D. O. : Dans les réunions tantriques, au Cachemire, les adeptes qui pratiquent le rituel sexuel sont placés à la gauche du maître, les autres à sa droite. Comme ils sont assis en cercle, il y a un moment où la gauche n'est plus différente de la droite... Par extension, ceux qui pratiquent les trois M, c'est à dire consomment de la viande (mâmsa) à l'occasion, de l'alcool (madya) ou des substances hallucinogènes, et pratiquent l'union sexuelle (maithuna) sont considérés comme pratiquants de la main gauche. Mais, plus généralement, on peut dire qu'un maître authentique pratique avec l'intégralité de ce qui est, et que, même sans avoir reçu de transmission sexuelle, on peut être considéré comme pratiquant de la main gauche lorsque les sentiments violents sont intégrés à la voie. Même le maître le plus doux sera, à l'occasion, un maître de la main gauche, lorsqu'il faudra que le disciple affronte sa peur fondamentale. Fondamentalement, ce sont des divisions d'universitaires puritains qui se servent de cette dualité pour condamner la voie de la main gauche. Ces divisions ne correspondent pas à la réalité.
N. C. : Vous-même, vous avez reçu cette initiation à maithuna2. Vous l'évoquez dans votre livre. La transmettez-vous ?
D. O. : Je ne me sens pas encore la capacité de la transmettre, car je sais ce qu'elle est en réalité. Les vrais chercheurs n'aspirent pas à l'union sexuelle avec celui qu'ils suivent, mais à la conscience du Soi. Je les respecte. Lorsqu'il n'y a ni tabous, ni puritanisme, ni soif de pouvoir, ni prétention à être un maître, ni limite, il n'y a pas de passage à l'acte, tout n'est qu'harmonie, grâce et spontanéité.
N. C. : Quel est le rôle du maître, dans la tradition tantrique ?
D. O. : Dans un sens profond, le maître n'est que le miroir de notre propre liberté fondamentale. Il n'est jamais un intercesseur, il n'a rien à nous donner, nous avons tout en nous. On dit qu'une sadhana commence lorsque le disciple comprend qu'il n'est pas différent du maître. Il n'y a donc jamais d'allégeance. On peut dire que les maîtres tantriques sont là pour faire éclater le syndrome de soumission. Un maître nous pousse à l'examen, à la critique, à la vigilance, à l'irrespect, au non-conformisme, d'autant plus qu'il accepte et montre que le travail est incessant, même pour lui. Aucun maître tantrique ne devrait d'ailleurs se présenter comme un maître, puisqu'il n'a rien à transmettre. Tout est déjà présent chez le disciple. Ce qui se manifeste dans ce rapport, c'est de l'amour sans objet qui dissipe simplement les brumes et les opacités qui nous faisaient croire que quelqu'un allait nous libérer. On se met à l'écho de la spontanéité de celui qui nous accompagne dans cette reconnaissance, pour nous faire goûter à la liberté d'être.
N. C. : Quelles sont les qualités requises pour suivre cette voie ?

# ENTRÉES AFFICHÉES
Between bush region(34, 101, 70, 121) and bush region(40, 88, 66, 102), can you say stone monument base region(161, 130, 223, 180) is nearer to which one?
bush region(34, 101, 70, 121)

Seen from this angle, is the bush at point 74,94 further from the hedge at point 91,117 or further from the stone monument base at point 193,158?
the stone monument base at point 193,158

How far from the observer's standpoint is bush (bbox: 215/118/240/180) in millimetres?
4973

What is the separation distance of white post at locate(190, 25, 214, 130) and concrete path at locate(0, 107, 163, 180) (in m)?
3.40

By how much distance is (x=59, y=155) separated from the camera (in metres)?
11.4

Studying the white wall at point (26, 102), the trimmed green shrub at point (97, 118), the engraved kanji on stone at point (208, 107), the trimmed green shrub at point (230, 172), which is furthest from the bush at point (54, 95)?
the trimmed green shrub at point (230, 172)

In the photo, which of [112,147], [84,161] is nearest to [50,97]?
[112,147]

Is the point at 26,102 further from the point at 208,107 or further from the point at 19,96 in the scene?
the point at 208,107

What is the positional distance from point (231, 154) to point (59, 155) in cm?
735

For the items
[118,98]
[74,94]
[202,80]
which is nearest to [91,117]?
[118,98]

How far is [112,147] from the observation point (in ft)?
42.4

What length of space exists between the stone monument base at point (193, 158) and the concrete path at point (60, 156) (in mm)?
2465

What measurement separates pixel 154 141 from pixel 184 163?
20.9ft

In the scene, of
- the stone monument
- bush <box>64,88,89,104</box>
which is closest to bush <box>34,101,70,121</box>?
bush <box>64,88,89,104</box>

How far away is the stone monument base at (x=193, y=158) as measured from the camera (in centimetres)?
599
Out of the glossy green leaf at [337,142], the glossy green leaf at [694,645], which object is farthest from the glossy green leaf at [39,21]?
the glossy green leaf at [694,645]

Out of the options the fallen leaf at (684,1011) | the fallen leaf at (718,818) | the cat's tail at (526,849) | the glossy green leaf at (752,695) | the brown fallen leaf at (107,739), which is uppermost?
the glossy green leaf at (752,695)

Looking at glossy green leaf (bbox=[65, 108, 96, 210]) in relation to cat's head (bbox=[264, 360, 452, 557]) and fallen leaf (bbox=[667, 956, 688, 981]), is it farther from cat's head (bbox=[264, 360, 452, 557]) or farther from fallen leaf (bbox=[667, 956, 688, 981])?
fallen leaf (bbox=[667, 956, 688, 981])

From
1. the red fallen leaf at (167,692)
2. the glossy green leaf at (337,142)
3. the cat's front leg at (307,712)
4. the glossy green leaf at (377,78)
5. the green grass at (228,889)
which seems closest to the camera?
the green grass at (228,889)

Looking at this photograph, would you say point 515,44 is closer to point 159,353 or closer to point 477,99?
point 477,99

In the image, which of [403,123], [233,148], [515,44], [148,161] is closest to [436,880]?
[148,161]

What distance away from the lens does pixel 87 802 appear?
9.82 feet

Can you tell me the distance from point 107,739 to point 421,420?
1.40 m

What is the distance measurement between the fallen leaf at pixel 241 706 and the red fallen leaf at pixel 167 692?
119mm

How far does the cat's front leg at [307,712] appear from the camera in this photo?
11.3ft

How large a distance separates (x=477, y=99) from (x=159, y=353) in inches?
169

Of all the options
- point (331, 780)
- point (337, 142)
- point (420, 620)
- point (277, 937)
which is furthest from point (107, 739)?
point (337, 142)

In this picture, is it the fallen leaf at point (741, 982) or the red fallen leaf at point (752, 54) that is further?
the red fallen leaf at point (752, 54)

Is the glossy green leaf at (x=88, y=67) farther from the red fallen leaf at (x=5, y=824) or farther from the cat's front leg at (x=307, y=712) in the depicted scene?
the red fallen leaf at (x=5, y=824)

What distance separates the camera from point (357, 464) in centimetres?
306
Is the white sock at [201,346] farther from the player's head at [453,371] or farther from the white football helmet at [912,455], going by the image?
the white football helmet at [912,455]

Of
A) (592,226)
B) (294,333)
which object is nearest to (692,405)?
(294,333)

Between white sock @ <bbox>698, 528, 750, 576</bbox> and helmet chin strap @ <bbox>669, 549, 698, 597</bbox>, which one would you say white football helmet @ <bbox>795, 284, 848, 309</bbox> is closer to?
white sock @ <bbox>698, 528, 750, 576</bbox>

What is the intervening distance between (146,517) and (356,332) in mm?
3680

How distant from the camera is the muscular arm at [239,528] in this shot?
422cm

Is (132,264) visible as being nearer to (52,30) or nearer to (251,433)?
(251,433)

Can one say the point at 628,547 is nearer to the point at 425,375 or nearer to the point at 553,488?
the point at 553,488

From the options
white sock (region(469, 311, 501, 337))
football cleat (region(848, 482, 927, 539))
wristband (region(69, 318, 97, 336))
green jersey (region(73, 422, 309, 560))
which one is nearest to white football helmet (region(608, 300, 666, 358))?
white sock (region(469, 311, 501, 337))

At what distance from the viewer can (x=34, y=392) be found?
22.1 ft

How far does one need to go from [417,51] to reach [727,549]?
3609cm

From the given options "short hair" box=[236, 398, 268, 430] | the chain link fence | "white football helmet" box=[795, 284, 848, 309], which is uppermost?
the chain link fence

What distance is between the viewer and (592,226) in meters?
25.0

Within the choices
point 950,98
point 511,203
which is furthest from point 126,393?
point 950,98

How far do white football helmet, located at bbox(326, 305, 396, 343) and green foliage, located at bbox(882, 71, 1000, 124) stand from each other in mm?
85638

# OBJECTIF DE L'EXERCICE
Reproduisez fidèlement le passage de l'entretien sur la tradition tantrique qui commence par « D. O. : Je ne » et se poursuit jusqu'à « tradition tantrique ? » inclus.

# RÉSULTAT DE L'EXERCICE
D. O. : Je ne me sens pas encore la capacité de la transmettre, car je sais ce qu'elle est en réalité. Les vrais chercheurs n'aspirent pas à l'union sexuelle avec celui qu'ils suivent, mais à la conscience du Soi. Je les respecte. Lorsqu'il n'y a ni tabous, ni puritanisme, ni soif de pouvoir, ni prétention à être un maître, ni limite, il n'y a pas de passage à l'acte, tout n'est qu'harmonie, grâce et spontanéité.
N. C. : Quel est le rôle du maître, dans la tradition tantrique ?